Very brilliant! This inspired me to make a solution of mine (work with generic character instead)
New Solution
func GroupAnagramNew(strs []string) [][]string {
res := make(map[string][]string)
sortified := func(str string) string {
runes := []rune(str)
sort.Slice(runes, func(i, j int) bool {
return runes[i] < runes[j]
})
return string(runes)
}
for _, str := range strs {
sorted_string := sortified(str)
res[sorted_string] = append(res[sorted_string], str)
}
data := [][]string{}
for _, strs_value := range res {
data = append(data, strs_value)
}
return data
}
What changes:
- Sort each the
string
to check if it’s similar to the ‘key’ - If yes, append to the hashmap, if not, create a new key
Pretty significant change as long as I concern. However, The truth is that its performance is not really … a boost. With N=1000
goos: windows
goarch: amd64
pkg: leetcode-fighter-go/array_and_hasing/anagram_groups
cpu: 11th Gen Intel(R) Core(TM) i9-11900K @ 3.50GHz
BenchmarkGroupAnagrams
BenchmarkGroupAnagrams/First_Solution:_N=1000
BenchmarkGroupAnagrams/First_Solution:_N=1000-16 20601 59440 ns/op
BenchmarkGroupAnagrams/Neetcode:_N=1000
BenchmarkGroupAnagrams/Neetcode:_N=1000-16 35193 33629 ns/op
BenchmarkGroupAnagrams/New_Solution:_N=1000
BenchmarkGroupAnagrams/New_Solution:_N=1000-16 19917 60317 ns/op
PASS
With N=10,000
BenchmarkGroupAnagrams
BenchmarkGroupAnagrams/First_Solution:_N=10000
BenchmarkGroupAnagrams/First_Solution:_N=10000-16 2030 568944 ns/op
BenchmarkGroupAnagrams/Neetcode:_N=10000
BenchmarkGroupAnagrams/Neetcode:_N=10000-16 3373 342457 ns/op
BenchmarkGroupAnagrams/New_Solution:_N=10000
BenchmarkGroupAnagrams/New_Solution:_N=10000-16 2000 590706 ns/op
It’s hard to believe that with such optimization. Nothing really change at all.

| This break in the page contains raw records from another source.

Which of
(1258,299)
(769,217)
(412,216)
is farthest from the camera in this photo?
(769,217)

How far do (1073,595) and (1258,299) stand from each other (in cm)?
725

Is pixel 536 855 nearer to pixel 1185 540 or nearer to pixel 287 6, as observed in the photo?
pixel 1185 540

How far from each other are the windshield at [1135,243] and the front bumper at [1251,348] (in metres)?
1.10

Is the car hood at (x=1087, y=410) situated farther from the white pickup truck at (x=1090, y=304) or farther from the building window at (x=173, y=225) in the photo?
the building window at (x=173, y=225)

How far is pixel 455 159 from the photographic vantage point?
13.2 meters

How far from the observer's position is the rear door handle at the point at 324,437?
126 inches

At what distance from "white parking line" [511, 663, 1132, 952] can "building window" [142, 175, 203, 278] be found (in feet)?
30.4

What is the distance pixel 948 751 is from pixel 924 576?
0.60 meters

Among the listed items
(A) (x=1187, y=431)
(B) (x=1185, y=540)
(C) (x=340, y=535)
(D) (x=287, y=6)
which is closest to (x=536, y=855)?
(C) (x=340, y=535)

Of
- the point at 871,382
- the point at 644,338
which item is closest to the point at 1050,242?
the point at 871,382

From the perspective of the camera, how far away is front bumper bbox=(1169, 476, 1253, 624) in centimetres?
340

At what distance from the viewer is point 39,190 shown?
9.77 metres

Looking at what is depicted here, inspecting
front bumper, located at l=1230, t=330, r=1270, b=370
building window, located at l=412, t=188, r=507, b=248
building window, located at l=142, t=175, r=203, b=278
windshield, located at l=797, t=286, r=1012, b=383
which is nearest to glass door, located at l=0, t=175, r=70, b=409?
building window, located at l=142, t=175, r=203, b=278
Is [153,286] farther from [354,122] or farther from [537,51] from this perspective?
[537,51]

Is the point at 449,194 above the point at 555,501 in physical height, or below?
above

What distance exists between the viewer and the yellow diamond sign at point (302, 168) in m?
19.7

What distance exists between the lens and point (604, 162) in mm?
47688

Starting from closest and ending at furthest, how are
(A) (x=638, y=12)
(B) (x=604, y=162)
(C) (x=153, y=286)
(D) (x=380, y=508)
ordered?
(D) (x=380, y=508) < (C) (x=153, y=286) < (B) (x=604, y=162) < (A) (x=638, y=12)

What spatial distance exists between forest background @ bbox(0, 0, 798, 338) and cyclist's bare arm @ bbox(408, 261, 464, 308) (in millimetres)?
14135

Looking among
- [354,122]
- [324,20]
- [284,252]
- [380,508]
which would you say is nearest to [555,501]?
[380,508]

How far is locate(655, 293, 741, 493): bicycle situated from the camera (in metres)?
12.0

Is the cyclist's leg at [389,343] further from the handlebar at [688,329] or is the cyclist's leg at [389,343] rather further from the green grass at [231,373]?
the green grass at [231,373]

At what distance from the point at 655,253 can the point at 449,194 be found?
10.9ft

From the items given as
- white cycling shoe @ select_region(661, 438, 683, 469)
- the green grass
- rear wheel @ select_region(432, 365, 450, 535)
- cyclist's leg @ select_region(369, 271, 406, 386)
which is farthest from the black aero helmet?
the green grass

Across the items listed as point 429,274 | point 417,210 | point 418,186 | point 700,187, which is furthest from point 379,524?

It’s seem like the core of difference is the smart use of array (len: 26) is perfectly fit given that the input includes only English-alphabet character only
Conclusion
It’s funny and remarkable to realize that a small change in given scenario can lead to dramatic difference! Not only on result but also interm of algorithm design.